▶ What you have to do: Everything from the line that contains "What depth separates" through the final line of the records should be written out exactly, and nothing outside that span.

▶ Exercise materials:
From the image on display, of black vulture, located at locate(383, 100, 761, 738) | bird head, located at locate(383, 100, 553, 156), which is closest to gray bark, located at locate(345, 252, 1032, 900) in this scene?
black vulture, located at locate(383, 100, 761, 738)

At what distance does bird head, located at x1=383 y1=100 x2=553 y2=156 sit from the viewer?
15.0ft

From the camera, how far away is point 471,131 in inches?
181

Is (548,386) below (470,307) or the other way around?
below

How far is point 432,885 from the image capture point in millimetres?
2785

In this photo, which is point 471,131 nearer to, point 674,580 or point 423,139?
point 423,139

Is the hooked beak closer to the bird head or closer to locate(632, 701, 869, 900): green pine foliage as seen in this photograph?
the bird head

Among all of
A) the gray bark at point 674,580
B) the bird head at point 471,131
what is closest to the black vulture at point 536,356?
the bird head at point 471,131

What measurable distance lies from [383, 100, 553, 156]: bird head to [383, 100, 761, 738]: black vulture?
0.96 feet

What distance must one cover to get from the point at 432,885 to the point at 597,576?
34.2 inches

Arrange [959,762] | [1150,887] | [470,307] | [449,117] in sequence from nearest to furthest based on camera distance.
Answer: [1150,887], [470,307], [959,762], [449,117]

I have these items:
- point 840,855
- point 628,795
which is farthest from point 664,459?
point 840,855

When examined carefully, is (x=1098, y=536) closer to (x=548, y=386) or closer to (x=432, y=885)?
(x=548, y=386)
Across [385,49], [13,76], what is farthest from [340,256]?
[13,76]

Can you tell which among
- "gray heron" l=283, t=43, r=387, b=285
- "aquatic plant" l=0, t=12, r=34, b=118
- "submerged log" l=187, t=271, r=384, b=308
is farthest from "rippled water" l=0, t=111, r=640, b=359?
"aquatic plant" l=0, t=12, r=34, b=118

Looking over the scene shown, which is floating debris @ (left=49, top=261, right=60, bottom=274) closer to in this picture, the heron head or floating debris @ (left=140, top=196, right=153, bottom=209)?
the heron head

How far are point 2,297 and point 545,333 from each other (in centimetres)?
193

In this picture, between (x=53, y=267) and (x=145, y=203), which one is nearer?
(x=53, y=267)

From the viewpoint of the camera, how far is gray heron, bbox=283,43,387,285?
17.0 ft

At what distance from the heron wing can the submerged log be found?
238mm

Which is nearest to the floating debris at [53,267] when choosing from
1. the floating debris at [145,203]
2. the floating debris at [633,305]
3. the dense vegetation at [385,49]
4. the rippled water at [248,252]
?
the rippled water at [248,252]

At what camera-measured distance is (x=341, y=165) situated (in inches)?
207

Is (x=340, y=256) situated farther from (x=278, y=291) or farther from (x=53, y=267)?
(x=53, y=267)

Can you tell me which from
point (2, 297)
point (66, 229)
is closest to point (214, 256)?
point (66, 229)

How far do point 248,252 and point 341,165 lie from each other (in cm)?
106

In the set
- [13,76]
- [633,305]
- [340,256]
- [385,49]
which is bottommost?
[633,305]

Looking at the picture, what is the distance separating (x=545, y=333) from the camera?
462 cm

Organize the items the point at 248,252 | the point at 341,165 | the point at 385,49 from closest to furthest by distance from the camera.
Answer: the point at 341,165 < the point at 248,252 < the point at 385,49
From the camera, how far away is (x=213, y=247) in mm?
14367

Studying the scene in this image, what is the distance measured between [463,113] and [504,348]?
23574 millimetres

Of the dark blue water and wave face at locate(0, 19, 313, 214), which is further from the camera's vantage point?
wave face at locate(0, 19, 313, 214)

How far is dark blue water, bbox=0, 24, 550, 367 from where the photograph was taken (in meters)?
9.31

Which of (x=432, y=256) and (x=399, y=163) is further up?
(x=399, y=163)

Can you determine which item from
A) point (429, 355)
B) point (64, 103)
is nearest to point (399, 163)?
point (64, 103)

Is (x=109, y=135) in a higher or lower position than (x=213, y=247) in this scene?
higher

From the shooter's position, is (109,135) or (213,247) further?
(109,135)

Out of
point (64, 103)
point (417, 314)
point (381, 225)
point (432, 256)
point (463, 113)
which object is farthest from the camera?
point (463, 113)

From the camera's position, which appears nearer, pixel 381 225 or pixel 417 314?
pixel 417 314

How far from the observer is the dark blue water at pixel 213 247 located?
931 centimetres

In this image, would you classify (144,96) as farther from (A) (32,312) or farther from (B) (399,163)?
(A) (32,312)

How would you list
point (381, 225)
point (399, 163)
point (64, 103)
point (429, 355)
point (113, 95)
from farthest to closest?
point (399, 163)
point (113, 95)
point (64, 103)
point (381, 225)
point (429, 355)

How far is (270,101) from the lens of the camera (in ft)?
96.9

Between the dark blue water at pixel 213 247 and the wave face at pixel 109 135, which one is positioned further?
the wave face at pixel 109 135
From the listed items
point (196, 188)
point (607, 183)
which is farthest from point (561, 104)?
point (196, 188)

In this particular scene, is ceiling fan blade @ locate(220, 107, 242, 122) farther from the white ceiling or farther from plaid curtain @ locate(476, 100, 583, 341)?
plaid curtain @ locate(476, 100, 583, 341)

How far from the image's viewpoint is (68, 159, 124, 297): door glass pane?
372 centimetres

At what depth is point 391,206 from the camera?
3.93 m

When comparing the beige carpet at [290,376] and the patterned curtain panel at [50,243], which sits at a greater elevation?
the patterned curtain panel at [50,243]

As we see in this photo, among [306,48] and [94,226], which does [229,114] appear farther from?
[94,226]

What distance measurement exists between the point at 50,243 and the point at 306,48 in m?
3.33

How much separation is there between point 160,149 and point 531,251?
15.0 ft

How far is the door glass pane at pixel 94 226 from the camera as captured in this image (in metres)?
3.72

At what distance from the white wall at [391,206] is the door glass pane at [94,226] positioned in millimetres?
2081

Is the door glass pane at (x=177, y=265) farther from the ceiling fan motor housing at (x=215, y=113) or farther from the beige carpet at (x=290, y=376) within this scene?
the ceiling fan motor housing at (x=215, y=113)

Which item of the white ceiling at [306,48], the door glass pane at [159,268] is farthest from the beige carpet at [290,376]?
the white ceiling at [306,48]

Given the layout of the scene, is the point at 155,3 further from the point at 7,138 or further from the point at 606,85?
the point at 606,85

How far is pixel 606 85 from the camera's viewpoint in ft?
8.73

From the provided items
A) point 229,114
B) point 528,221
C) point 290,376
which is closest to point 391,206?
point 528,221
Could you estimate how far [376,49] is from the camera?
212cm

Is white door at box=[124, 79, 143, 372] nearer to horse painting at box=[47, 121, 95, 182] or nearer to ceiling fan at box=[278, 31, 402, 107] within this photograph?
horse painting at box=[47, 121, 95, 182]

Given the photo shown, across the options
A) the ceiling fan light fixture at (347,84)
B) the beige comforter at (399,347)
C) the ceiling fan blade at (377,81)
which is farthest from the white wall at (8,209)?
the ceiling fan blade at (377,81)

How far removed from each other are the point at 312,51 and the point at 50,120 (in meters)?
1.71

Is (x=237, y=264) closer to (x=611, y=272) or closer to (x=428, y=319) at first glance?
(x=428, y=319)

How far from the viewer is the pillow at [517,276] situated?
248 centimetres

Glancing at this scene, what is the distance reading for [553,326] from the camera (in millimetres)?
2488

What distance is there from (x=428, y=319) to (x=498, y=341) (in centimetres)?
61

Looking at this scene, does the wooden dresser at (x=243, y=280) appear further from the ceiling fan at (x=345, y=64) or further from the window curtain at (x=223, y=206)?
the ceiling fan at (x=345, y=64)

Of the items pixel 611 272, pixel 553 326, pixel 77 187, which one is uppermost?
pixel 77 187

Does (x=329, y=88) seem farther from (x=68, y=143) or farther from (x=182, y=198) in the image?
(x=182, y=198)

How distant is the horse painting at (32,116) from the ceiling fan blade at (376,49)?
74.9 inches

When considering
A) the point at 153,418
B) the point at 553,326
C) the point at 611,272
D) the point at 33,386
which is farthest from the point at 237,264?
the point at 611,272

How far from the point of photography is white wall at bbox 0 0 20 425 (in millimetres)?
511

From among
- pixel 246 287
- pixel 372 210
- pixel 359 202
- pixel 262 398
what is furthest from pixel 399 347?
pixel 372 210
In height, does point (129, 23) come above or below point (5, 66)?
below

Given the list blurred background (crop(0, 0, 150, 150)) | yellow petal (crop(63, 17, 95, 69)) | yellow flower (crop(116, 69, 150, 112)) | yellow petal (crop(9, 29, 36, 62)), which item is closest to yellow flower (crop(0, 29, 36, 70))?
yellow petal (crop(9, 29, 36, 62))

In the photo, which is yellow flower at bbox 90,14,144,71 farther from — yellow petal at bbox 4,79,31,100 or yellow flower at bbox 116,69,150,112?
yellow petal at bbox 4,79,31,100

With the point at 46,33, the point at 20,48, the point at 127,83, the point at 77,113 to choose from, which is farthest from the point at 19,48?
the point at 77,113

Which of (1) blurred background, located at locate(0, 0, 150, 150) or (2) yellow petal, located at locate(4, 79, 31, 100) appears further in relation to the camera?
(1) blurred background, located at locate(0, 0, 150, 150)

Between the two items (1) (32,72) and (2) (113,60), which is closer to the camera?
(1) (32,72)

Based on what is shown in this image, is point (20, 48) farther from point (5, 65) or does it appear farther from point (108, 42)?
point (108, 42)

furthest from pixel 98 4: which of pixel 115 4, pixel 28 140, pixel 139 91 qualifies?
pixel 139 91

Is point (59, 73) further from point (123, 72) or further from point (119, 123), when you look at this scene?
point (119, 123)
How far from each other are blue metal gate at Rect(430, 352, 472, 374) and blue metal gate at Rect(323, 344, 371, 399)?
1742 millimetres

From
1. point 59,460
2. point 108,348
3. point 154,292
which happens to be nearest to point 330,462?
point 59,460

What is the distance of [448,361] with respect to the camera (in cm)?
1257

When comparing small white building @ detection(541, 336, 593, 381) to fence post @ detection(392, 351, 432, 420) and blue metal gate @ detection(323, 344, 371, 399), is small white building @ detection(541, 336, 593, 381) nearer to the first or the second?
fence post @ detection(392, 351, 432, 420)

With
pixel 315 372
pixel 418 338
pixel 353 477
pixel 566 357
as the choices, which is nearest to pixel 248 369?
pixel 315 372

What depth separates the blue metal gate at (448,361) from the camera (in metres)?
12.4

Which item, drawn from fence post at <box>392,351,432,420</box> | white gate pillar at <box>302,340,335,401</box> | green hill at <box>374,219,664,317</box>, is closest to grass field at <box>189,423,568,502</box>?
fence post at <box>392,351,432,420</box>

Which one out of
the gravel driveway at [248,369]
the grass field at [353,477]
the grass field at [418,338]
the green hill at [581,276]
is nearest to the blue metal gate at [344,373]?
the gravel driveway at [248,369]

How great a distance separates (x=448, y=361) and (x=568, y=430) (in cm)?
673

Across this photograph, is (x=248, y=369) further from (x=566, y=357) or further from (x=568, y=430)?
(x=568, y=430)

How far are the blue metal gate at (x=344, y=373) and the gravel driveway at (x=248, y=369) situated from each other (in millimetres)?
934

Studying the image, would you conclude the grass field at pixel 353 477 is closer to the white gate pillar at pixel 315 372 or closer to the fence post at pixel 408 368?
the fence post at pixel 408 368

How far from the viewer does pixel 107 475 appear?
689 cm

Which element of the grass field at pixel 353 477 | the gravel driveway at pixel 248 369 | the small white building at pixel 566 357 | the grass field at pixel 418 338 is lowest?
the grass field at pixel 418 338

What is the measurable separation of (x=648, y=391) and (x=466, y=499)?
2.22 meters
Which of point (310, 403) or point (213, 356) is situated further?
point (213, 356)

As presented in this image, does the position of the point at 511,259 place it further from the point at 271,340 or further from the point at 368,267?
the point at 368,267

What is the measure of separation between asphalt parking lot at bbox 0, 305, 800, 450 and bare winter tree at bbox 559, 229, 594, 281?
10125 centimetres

▶ Output for this task:
What depth separates the blue metal gate at (448,361) from the camera (in metres)?
12.4

Which item, drawn from fence post at <box>392,351,432,420</box> | white gate pillar at <box>302,340,335,401</box> | green hill at <box>374,219,664,317</box>, is closest to grass field at <box>189,423,568,502</box>?
fence post at <box>392,351,432,420</box>

Which one out of
the gravel driveway at [248,369]
the grass field at [353,477]
the grass field at [418,338]
the green hill at [581,276]
is nearest to the blue metal gate at [344,373]?
the gravel driveway at [248,369]

How great a distance separates (x=448, y=361) and (x=568, y=430) (in cm)?
673

Across this photograph, is (x=248, y=369) further from (x=566, y=357) or further from (x=568, y=430)?
(x=568, y=430)

How far are the blue metal gate at (x=344, y=373) and the gravel driveway at (x=248, y=369) situated from each other (in millimetres)?
934

Studying the image, would you conclude the grass field at pixel 353 477 is closer to the white gate pillar at pixel 315 372 or closer to the fence post at pixel 408 368?
the fence post at pixel 408 368

How far from the viewer does pixel 107 475 appear?
689 cm

Which element of the grass field at pixel 353 477 | the gravel driveway at pixel 248 369 | the small white building at pixel 566 357 | the grass field at pixel 418 338 is lowest?
the grass field at pixel 418 338

What is the measurable separation of (x=648, y=391) and (x=466, y=499)?
2.22 meters
Which of point (310, 403) or point (213, 356) is situated further?
point (213, 356)

As presented in this image, does the position of the point at 511,259 place it further from the point at 271,340 or further from the point at 368,267?
the point at 368,267

What is the measure of separation between asphalt parking lot at bbox 0, 305, 800, 450 and bare winter tree at bbox 559, 229, 594, 281?
10125 centimetres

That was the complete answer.